Treasury Touts Business Expense Deductions
Treasury Secretary Steve Mnuchin issued a statement assuring taxpayers that they can still take business expense deductions for contributions to charities. The problem is, existing law only allows business deductions for contributions if there is a business purpose and the business is getting something concrete in return, such as advertising. While Treasury’s release appears designed to head off criticism of the new regulations, substituting a business expense deduction for a charitable contribution deduction is not automatic. It may require a change in state laws to allow benefits, such as advertising and sponsorships, to flow back to businesses that contribute to state programs.
Comments Pouring In
The Treasury Department and the IRS have requested comments on the proposed regulations and received over 1,400 comments as of mid-September. Most of those commenting are associated with state scholarship and land conservation programs and ask Treasury to exempt their programs or grandfather in programs that existed before 2018, when the SALT deduction limit took effect. Others are requesting that the IRS use a “facts and circumstances test” to assess the true nature and public policy function of tax-exempt organizations.
Comments are due by October 11, 2018, and the IRS is holding a public hearing on the rules on November 5, 2018. If you want to comment, you can send your comment electronically via the Federal eRulemaking Portal.
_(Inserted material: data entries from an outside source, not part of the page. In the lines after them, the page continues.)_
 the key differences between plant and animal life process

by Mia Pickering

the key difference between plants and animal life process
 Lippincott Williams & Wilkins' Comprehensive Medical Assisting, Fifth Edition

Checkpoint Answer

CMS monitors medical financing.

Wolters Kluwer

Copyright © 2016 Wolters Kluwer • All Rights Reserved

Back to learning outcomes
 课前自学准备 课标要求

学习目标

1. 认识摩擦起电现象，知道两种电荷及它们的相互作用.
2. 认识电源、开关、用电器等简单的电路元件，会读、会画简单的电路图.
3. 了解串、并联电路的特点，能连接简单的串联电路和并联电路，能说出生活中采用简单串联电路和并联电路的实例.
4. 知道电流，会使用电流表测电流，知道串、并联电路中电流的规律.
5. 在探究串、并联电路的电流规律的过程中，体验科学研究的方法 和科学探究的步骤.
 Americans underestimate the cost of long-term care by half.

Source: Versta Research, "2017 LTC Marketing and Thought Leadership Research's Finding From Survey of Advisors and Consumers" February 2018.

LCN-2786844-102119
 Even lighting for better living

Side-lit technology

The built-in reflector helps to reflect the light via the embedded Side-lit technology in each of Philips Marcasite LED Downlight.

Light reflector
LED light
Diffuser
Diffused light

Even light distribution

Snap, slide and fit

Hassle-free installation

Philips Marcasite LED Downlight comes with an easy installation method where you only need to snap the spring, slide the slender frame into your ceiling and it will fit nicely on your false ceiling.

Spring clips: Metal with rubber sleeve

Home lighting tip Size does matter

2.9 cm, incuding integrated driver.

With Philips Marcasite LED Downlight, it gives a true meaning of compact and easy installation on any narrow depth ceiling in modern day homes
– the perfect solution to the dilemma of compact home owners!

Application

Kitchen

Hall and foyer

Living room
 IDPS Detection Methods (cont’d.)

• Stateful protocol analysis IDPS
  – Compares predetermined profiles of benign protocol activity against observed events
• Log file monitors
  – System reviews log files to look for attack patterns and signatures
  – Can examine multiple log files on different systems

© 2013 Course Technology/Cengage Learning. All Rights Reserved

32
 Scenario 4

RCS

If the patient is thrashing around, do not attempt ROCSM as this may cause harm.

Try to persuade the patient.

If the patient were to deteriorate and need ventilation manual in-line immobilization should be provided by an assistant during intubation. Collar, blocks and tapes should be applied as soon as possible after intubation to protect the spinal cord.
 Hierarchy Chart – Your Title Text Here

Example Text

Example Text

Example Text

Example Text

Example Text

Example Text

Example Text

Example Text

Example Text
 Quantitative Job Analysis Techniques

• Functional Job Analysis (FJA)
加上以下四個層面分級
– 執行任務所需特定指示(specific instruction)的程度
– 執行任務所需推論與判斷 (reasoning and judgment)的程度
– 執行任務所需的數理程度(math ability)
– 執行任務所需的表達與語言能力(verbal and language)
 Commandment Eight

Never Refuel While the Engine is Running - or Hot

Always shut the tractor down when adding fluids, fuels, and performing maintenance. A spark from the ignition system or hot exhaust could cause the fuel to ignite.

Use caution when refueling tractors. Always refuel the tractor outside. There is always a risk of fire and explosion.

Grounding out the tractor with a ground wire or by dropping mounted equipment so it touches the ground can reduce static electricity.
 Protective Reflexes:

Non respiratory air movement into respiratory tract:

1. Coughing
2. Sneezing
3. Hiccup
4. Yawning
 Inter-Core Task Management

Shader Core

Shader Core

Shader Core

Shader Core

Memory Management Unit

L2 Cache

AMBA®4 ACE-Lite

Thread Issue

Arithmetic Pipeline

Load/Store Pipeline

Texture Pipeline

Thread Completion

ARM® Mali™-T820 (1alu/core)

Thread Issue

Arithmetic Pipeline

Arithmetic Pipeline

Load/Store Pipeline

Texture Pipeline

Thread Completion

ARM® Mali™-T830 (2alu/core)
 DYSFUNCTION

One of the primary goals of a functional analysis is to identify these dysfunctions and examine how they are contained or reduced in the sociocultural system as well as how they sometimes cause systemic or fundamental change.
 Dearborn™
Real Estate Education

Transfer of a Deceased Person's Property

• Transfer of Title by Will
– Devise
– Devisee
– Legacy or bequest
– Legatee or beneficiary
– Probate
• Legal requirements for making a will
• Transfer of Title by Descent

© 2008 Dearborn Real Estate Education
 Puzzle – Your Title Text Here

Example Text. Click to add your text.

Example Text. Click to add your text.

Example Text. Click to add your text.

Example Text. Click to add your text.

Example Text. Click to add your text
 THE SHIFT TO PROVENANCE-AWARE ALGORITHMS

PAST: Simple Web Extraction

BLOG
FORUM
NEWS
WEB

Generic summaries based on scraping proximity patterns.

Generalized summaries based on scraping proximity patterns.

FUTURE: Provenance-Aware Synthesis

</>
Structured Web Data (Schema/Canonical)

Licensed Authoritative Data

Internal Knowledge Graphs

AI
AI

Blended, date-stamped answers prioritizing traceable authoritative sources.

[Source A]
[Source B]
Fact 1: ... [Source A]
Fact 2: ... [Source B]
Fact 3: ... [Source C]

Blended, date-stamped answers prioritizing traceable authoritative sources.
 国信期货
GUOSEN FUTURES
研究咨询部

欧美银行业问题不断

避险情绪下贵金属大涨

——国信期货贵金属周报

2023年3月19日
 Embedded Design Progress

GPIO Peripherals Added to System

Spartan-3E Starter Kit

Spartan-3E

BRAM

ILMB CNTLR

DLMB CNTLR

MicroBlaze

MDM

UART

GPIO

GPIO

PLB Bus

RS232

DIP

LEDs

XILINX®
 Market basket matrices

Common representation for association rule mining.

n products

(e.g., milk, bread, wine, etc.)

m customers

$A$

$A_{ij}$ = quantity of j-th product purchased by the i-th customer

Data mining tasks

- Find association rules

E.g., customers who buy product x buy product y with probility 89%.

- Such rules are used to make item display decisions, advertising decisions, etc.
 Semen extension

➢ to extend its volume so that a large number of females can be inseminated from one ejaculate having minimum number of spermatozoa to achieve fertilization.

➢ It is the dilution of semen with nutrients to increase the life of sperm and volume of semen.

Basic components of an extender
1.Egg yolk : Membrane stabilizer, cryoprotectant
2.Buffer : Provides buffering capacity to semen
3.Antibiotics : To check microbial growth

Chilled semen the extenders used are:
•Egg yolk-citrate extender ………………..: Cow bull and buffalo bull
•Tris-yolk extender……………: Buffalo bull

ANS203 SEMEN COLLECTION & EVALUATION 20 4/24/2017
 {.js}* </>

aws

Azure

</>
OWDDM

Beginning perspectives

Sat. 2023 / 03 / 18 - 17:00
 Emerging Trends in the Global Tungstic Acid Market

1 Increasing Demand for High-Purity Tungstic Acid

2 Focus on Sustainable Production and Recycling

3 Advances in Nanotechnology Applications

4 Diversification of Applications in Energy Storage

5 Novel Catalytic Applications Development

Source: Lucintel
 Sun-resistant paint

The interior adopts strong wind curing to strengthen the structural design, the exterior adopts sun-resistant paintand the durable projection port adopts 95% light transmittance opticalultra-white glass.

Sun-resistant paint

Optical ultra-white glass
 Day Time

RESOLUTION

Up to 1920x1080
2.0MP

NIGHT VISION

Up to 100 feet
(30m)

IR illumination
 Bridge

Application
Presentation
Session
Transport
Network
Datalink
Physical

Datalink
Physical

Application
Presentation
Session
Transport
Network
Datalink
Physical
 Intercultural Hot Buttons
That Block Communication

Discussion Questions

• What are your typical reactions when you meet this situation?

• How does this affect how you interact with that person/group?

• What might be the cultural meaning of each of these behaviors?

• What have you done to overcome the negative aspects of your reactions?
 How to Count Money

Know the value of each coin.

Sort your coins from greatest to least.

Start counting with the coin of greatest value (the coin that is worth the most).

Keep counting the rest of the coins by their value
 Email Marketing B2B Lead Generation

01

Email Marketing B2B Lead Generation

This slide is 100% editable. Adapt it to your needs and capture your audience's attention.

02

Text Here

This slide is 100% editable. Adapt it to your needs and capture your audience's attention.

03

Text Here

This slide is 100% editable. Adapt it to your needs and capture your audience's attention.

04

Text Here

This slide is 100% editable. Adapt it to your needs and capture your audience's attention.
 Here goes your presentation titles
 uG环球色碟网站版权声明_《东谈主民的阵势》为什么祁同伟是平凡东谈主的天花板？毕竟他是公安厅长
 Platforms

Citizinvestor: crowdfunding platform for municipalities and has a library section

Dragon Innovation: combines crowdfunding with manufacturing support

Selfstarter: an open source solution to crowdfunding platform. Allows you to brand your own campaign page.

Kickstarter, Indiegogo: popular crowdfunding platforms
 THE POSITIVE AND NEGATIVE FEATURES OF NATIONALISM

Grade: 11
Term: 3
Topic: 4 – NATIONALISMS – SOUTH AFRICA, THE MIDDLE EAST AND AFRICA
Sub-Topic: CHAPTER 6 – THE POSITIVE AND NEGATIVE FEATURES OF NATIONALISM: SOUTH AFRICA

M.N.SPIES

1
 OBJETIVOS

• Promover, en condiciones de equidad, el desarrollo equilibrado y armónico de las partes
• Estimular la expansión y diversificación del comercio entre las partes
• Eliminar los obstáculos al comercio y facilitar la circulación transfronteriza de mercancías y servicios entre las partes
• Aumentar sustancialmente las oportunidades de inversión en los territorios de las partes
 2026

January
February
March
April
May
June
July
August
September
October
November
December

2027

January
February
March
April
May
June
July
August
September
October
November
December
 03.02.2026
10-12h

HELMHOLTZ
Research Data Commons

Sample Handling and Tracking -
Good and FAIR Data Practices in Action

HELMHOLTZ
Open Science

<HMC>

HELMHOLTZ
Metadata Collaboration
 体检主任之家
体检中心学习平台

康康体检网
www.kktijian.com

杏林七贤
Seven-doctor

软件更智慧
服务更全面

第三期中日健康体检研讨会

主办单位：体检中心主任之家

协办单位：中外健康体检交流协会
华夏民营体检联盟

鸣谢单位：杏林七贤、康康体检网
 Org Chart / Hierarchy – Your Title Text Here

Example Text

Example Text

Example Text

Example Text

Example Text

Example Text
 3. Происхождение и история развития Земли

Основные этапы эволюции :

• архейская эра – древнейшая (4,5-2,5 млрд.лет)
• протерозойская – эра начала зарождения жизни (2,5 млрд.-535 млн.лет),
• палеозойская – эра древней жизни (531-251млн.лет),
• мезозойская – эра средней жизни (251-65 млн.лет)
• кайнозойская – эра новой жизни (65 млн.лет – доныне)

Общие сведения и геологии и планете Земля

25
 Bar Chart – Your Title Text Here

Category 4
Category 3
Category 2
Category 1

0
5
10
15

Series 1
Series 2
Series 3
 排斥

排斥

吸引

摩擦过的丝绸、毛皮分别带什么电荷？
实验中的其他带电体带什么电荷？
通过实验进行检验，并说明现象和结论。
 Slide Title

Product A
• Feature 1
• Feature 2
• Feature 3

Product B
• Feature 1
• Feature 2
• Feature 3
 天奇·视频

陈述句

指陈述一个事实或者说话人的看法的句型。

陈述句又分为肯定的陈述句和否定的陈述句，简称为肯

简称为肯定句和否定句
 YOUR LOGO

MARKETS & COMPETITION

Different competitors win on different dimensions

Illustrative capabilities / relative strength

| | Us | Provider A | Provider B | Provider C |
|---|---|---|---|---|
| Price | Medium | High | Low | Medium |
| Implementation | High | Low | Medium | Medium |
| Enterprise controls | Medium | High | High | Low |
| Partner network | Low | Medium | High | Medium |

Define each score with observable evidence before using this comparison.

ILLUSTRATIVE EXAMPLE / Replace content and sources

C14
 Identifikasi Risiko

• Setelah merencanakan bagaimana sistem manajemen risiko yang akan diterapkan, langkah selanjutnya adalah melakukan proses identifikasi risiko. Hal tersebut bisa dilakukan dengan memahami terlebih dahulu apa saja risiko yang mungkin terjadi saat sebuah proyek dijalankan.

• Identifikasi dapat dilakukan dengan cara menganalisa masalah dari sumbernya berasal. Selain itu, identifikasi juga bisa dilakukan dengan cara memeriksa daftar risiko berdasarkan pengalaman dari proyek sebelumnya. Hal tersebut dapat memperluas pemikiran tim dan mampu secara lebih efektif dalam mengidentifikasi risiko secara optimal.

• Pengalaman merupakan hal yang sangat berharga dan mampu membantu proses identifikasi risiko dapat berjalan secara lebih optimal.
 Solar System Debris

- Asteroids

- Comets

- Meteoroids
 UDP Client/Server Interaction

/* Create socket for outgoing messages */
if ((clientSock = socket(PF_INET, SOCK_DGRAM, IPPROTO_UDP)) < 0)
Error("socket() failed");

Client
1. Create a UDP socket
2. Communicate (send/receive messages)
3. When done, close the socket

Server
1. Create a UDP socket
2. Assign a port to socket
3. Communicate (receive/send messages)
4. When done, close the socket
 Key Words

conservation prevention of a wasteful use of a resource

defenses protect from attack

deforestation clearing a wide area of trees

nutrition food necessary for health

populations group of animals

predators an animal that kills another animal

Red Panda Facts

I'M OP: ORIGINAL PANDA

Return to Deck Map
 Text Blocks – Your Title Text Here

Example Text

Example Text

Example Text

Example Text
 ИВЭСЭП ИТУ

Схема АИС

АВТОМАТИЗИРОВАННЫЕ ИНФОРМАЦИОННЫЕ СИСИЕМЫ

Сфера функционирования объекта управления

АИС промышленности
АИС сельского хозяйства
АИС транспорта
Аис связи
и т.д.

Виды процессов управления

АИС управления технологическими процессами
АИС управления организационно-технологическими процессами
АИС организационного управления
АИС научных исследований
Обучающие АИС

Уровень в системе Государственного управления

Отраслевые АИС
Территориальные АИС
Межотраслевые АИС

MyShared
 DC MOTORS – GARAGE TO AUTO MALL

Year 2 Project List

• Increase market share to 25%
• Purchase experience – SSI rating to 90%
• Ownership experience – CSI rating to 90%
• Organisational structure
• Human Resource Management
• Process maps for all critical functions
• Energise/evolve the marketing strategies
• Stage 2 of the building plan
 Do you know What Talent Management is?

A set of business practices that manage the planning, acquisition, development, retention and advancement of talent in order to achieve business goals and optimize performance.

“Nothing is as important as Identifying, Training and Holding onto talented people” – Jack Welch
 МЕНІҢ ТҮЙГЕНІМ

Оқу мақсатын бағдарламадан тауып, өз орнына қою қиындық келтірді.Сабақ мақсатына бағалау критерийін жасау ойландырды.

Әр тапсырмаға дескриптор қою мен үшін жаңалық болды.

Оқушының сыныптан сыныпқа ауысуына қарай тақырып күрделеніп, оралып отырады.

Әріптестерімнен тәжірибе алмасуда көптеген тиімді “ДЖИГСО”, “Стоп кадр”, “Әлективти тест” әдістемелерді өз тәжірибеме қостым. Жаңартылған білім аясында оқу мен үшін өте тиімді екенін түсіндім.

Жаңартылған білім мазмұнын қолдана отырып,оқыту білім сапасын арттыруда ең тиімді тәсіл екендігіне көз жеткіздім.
Make sure to indicate the regulation project number, REG-112176-18, on your comment.
Treasury has a problem with trying to enforce the $10,000 SALT limitation but still allow charitable contribution deductions for popular state programs. With all of the negative comments, Treasury may need to modify the final regulations to carve out these programs. However, it is not going to be easy to write regulations that allow full deductions for some state credit programs and not others.